It only covers the most common items, and tries to guess sensible defaults.
See `npm help json` for definitive documentation on these fields
and exactly what they do.
Use `npm install
save it as a dependency in the package.json file.
name: (nodejs)
version: (1.0.0)
description:
entry point: (index.js)
test command:
git repository:
keywords:
author: ESSch
license: (ISC)
About to write to /home/vagrant/nodejs/package.json:
{
"name": "nodejs",
"version": "1.0.0",
"description": "",
"main": "index.js",
"scripts": {
"test": "echo \" Error: no test specified \ "&& exit 1"
},
"author": "ESSch",
"license": "ISC"
}
Is this ok? (yes) yes
First, let's create a WEB server. I'll use the library to create it:
vagrant @ ubuntu: ~ / nodejs $ npm install Express –save
npm WARN deprecated Express@3.0.1: Package unsupported.

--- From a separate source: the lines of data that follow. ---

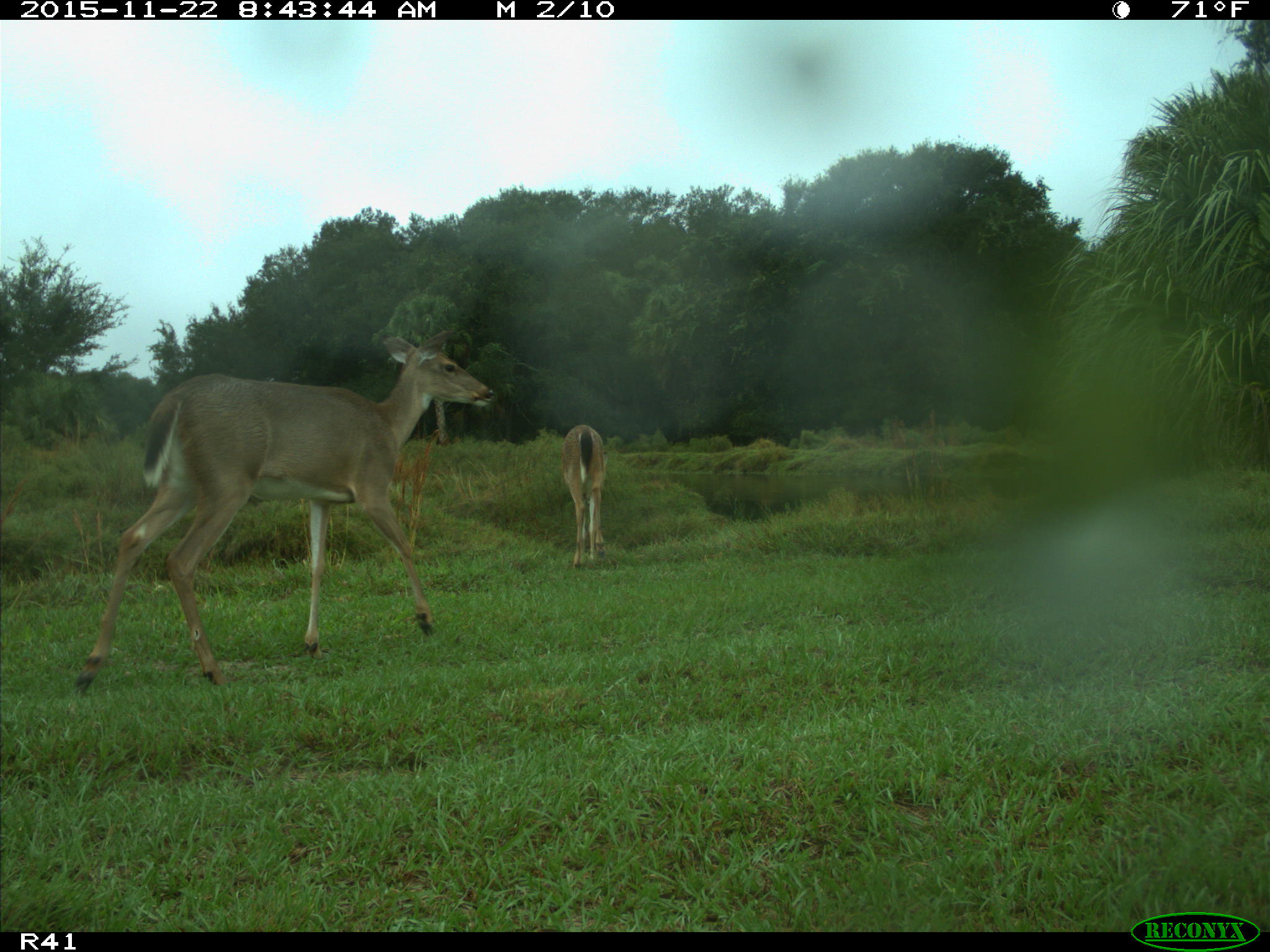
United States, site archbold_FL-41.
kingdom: Animalia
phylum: Chordata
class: Mammalia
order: Artiodactyla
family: Cervidae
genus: Odocoileus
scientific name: Odocoileus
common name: deer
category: unidentified deer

Please use the express package (all lowercase) instead.
nodejs@1.0.0 / home / vagrant / nodejs
└── Express@3.0.1
npm WARN nodejs@1.0.0 No description
npm WARN nodejs@1.0.0 No repository field.

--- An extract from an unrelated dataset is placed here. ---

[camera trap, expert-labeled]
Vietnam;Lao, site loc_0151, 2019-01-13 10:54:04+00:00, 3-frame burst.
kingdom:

vagrant @ ubuntu: ~ / nodejs $ cat << EOF> index.js
const express = require ('express');
const app = express ();
app.get ('/ healt', function (req, res) {
res.send ({status: "Healt"});
});
app.listen (9999, () => {
console.log ({status: "start"});
});
EOF
vagrant @ ubuntu: ~ / nodejs $ node index.js &
[1] 18963
vagrant @ ubuntu: ~ / nodejs $ {status: 'start'}
vagrant @ ubuntu: ~ / nodejs $ curl localhost: 9999 / healt
{"status": "Healt"}
Our server is ready to work with Prometheus. We need to configure Prometheus for it.

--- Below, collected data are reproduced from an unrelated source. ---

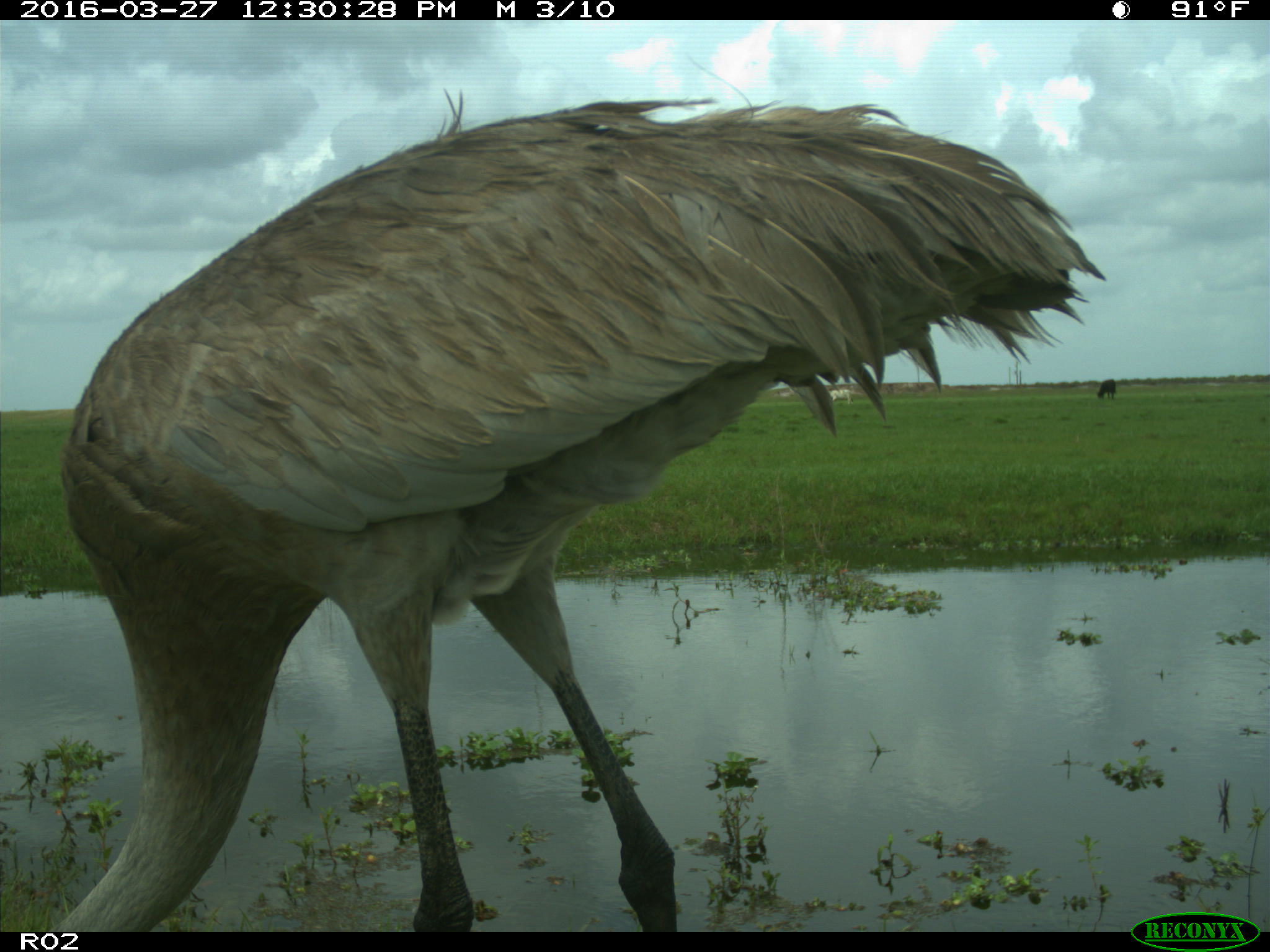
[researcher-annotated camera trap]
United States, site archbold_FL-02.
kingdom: Animalia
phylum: Chordata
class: Mammalia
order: Artiodactyla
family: Bovidae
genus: Bos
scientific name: Bos taurus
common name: domestic cow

The Prometheus scaling problem arises when the data does not fit on one server, more precisely, when one server does not have time to record data and when the processing of data by one server does not suit the performance. Thanos solves this problem by not requiring federation setup, by providing the user with an interface and API that it broadcasts to Prometheus instances. A web interface similar to Prometheus is available to the user. He himself interacts with agents that are installed on instances as a side-car, as Istio does. He and the agents are available as containers and as a Helm chart. For example, an agent can be brought up as a container configured on Prometheus, and Prometheus is configured with a config followed by a reboot.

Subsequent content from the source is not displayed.